As a Cloud Solution Architect, I help Microsoft's partners build solutions on Azure. Often the way forward is not clear and using a checklist can help point us in the right direction. Here's a discussion of what checklists are and why they're useful.
Here are some interesting health care stats that will set the stage.
- Hospital doctors evaluate 250 different disease and conditions per year.
- Intensive Care Unit (ICU) patients require, on average 178 daily tasks and about half of these patients experience a complication.
- In one study of 41,000 trauma patients:
- Unique injury diagnoses: 1,224.
- Combination of diagnoses: 32,261.
- In 2006 there were 230 Million surgeries globally
- 3% - 17% had complications.
- 7 million people died.
What do these stats have to do with checklists and cloud architecture?
First, all of these statistics come from the excellent book "The Checklist Manifesto" by Atul Gawande.
When you look at these stats, you can see how complicated it is to diagnose and treat healthcare issues.
It's also very complicated to design cloud architectures.
Now, to be clear, I AM NOT suggesting that cloud architecture is as complicated as diagnosing and treating healthcare issues. Nor am I suggesting the problems of cloud architecture are as serious or important as saving people's lives. I am merely suggesting that when things get complicated a checklist can come in handy.
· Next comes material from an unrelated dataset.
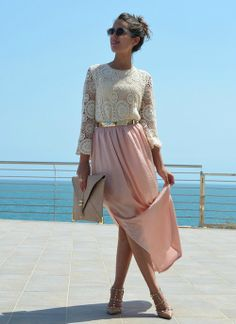 Lace top, skirt, heels.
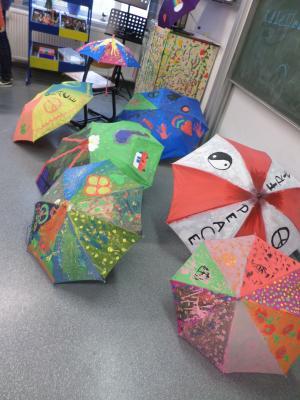 Foto zu Meldung: Regenschirme für den Frieden!?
Here's an eye chart of the Cloud Native ecosystem from the CNCF.
Think about this eye chart and then think about every other technology domain – security, data, identity, monitoring, etc. They have their own eye charts. There are thousands of options in near infinite combinations. An architecture, especially an existing/legacy one, is going to be a Frankenstein of all these different services. And, as an architect, it’s your job to design and/or validate these architectures for your cloud platform.
And just think about how complicated that cloud platform is on its own! I work at Microsoft and Azure itself has 100s of different services. Check out this eye chart from Azure Charts.
So, how can a checklist help with all this complexity?
Let's go back to those healthcare examples and look what happens when simple checklists were implemented.
- In 2001, John Hopkins Hospital implemented a 5 question checklist for ICU doctors. After 15 months they prevented 43 infections, 8 deaths and saved $2 Million.
- In 2009, 8 hospital piloted a 2-minute, 19 question surgery checklist. After 3 months, surgery complications fell 36% and deaths fell 47%.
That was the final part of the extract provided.